### Goal of the exercise
Leave out the pictures and transcribe every entry below exactly.

### Provided records
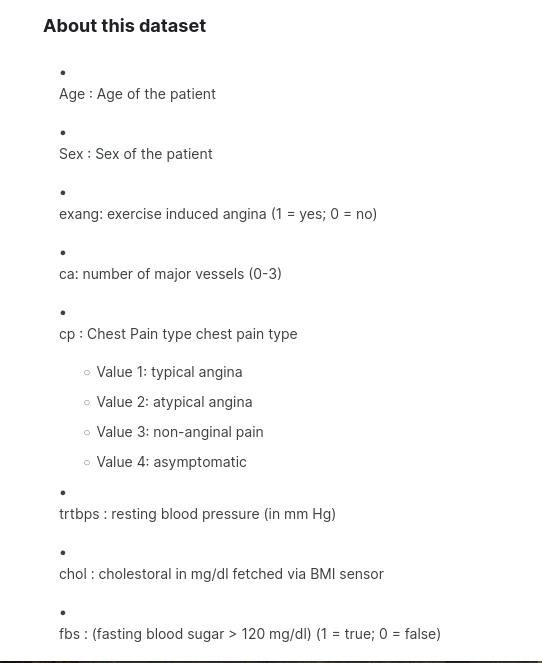 About this dataset

- Age : Age of the patient

- Sex : Sex of the patient

- exang: exercise induced angina (1 = yes; 0 = no)

- ca: number of major vessels (0-3)

- cp : Chest Pain type chest pain type
  - Value 1: typical angina
  - Value 2: atypical angina
  - Value 3: non-anginal pain
  - Value 4: asymptomatic

- trtbps : resting blood pressure (in mm Hg)

- chol : cholestoral in mg/dl fetched via BMI sensor

- fbs : (fasting blood sugar > 120 mg/dl) (1 = true; 0 = false)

### Output for this task
 About this dataset

- Age : Age of the patient

- Sex : Sex of the patient

- exang: exercise induced angina (1 = yes; 0 = no)

- ca: number of major vessels (0-3)

- cp : Chest Pain type chest pain type
  - Value 1: typical angina
  - Value 2: atypical angina
  - Value 3: non-anginal pain
  - Value 4: asymptomatic

- trtbps : resting blood pressure (in mm Hg)

- chol : cholestoral in mg/dl fetched via BMI sensor

- fbs : (fasting blood sugar > 120 mg/dl) (1 = true; 0 = false)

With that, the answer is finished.